DREADD agonist Clozapine-N-oxide, but not Compound 21, impairs spatial memory encoding

Chemogenetic studies using Designer Receptors Exclusively Activated by Designer Drugs (DREADDs) enable the precise manipulation of neuronal activity in specific brain regions and cell types. DREADDs are widely used to dissect neural circuits underlying animal behavior, including learning and memory. Clozapine-N-Oxide (CNO), a metabolite of clozapine and one of the earliest-developed ligands for muscarinic DREADDs, was initially considered pharmacologically inert. However, CNO is now known to undergo back-metabolism to clozapine, leading to undesired off-target behavioral effects, including alterations in locomotion and anxiety-related behaviors.
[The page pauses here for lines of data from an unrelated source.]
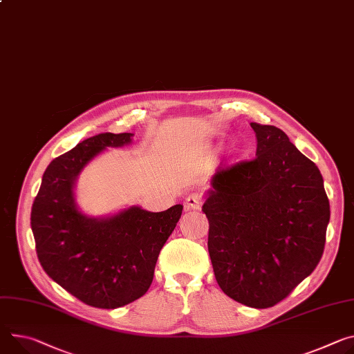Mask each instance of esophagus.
<instances>
[{
	"mask_svg": "<svg viewBox=\"0 0 354 354\" xmlns=\"http://www.w3.org/2000/svg\"><path fill=\"white\" fill-rule=\"evenodd\" d=\"M202 203H203V198L199 192H192L185 201V207L186 210H199L202 207Z\"/></svg>",
	"mask_w": 354,
	"mask_h": 354,
	"instance_id": "1",
	"label": "esophagus"
}]
</instances>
New ligands such as Compound 21 (C21) have been developed to improve selectivity and reduce these effects. However, despite their widespread use, no studies to date have directly compared the effects of CNO and C21 themselves on specific cognitive processes such as hippocampus-dependent memory formation. Here, we measured acute effects of CNO and C21 on spatial memory encoding, using an object-location memory (OLM) paradigm in male and female mice. We also quantified encoding-associated hippocampal principal neuron and parvalbumin (PV+) interneuron activity by measuring cFos expression in these populations. Across dorsal hippocampal subregions, neither ligand altered overall neuronal activity nor PV+ interneuron activity during encoding. Nonetheless, we find that CNO administration impairs OLM encoding, while C21 does not. Together, these findings highlight a previously unrecognized behavioral effect of CNO administration on hippocampus-dependent memory formation--even in the absence of DREADD expression--and indicate that C21 may be a preferable ligand for chemogenetic studies examining memory and hippocampal function.